Ройенталь стиснул кулаки. Брауншвейга и его банду подпевал он ненавидел - любимым их развлечением было издеваться над ребятами помладше, особенно простолюдинами. Заканчивалось это всегда одинаково - жертва не выдерживала насмешек, бросалась на обидчиков с кулаками, а поскольку вся "банда" принадлежала к высшему слою общества, наказание выпадало лишь на долю обиженного.
- Что делать-то теперь? - жалобно проскулил один из подручных Брауншвейга, - вдруг этот мелкий сдох?
- Не должен бы, - теперь голос лидера звучал не так уверенно, - эти фермерские сынки обычно крепкие. Когда в канаву его спихивали дышал вроде. Ладно, пошли отсюда, пока нас не заметили.
Когда их шаги затихли вдалеке, Ройенталь вышел из укрытия, и со всех ног помчался к западной части парка. "Банда" явно пришла оттуда.
Канаву он нашёл быстро. На самом дне неподвижно лежал светловолосый мальчик. Да это же тот самый, что нашёл в прошлом году пропавшую таксу одного из преподавателей. Миттермайер. Единственный, кто не поддавался на провокации Брауншвейга. Похоже, последнего это разозлило - на груди паренька мундир был прожжён в двух местах. Дырочки маленькие, видно от электрошоковой дубинки. Ройенталь спрыгнул на дно канавы, сжал запястье Миттермайера, нащупывая пульс. Парень пошевельнулся, открыл глаза. Заморгал.

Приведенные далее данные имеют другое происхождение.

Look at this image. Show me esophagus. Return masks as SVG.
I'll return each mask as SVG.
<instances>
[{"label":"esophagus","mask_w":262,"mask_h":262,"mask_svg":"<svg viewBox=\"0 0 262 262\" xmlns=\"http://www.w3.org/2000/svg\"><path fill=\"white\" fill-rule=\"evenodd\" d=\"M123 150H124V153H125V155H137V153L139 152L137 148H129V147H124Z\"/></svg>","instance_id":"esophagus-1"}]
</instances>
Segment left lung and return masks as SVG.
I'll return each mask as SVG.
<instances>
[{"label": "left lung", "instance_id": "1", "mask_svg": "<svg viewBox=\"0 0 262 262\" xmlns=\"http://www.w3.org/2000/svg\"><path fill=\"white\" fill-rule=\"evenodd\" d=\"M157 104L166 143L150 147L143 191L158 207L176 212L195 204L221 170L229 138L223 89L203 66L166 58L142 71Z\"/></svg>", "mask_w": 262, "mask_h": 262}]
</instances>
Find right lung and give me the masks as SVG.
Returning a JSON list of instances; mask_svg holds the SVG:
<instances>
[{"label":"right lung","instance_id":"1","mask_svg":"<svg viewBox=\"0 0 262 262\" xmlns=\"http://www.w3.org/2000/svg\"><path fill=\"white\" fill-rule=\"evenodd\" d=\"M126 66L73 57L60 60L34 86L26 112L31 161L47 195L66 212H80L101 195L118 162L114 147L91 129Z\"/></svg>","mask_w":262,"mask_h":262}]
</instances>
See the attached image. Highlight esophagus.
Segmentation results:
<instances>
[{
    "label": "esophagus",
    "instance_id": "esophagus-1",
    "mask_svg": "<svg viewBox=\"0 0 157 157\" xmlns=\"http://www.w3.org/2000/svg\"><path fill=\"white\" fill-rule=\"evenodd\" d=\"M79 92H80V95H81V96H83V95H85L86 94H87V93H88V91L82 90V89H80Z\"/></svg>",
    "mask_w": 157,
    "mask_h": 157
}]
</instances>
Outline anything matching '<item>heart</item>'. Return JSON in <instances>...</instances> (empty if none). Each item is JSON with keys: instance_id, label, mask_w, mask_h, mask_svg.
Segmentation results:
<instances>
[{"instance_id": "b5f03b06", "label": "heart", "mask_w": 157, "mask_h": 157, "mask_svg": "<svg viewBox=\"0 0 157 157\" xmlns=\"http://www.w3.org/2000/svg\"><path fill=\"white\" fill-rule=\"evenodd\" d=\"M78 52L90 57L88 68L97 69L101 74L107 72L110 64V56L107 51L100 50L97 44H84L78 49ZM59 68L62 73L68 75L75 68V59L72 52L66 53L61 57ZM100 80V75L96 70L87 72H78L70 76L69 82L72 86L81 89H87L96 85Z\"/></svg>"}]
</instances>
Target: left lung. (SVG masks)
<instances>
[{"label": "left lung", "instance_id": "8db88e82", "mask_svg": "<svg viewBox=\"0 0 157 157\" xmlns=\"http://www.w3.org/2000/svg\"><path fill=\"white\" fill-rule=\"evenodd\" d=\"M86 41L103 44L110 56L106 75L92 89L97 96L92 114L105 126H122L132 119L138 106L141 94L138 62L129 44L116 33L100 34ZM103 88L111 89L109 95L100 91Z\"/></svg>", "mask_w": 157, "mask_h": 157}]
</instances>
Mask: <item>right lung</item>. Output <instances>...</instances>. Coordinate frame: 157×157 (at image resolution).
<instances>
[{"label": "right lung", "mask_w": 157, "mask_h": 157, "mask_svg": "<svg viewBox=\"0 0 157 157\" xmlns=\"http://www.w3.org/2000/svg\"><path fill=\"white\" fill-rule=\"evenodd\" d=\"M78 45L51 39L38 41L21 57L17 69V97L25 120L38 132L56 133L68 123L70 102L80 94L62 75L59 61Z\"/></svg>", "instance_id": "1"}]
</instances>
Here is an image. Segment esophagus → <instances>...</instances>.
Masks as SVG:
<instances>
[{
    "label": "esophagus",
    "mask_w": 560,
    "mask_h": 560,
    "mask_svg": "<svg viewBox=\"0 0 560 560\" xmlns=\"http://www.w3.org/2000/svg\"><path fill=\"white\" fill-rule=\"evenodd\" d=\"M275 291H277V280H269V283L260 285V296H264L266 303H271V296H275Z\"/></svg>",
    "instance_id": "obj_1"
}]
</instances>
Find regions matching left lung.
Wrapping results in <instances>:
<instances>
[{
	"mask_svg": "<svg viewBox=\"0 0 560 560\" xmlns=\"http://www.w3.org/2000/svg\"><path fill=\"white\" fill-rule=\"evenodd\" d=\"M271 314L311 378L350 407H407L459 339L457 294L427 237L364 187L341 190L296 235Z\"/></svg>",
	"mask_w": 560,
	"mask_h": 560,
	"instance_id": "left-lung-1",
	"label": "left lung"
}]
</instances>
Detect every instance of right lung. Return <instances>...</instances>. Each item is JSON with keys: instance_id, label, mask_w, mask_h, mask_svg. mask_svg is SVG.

- Живой, - облегчённо вздохнул Ройенталь.
- Ага, - отозвался тот, - только плохо припоминаю, что случилось. Столкнулся тут с брауншвалью, они опять говорили всякие гадости насчёт того, что у меня отец садовник. Я им ответил, что уж лучше отец-садовник, чем вечно в тени предка-аристократа, который может и титул-то заслужил только подхалимажем. Брауншвайг разозлился страшно, потом как будто молния мелькнула, маленькая такая. Дальше ничего не помню.
- Тебе бы к врачу надо, - Ройенталь помог Миттермайеру встать, - электрошок всё-таки.
- Да нормально всё со мной, - отмахнулся парень, - а если к врачу - начнутся разборки, что да как. Ещё и виноватым выставят. А то и обвинение в покушении на императорского родственника пришьют.
- Ладно, как знаешь. А ты молодец - нашёлся, что им ответить. Эти твари и ко мне пытались раньше цепляться, сумасшедшим дразнили, выродком. Но их насмешки - пустяк, по сравнению с тем, что я слышу каждый раз от отца. Порой начинаю думать, что лучше бы я и в самом деле не родился.
- Зря ты так думаешь, - Миттермайер положил руку на его плечо, - если бы тебя не было, я бы в этой канаве долго ещё провалялся. Не знаю как твой отец, а я очень рад тому, что ты родился.
Ройенталь почувствовал, как дрогнуло сердце. Он усмехнулся, чтобы скрыть лёгкое смущение этим фактом, но про себя решил, что если кто-нибудь из "банды" посмеет ещё раз тронуть этого парня - выбьет все зубы. И пусть хоть расстреливают потом.
Они медленно шли вдоль каштановой аллеи - Эва налегке впереди, Вольф чуть сзади, придерживая на плече корзину с продуктами. Что поделаешь - когда отец по уши занят в саду, кому ж помочь донести покупки до дома как не сыну? Эва обернулась, улыбнулась.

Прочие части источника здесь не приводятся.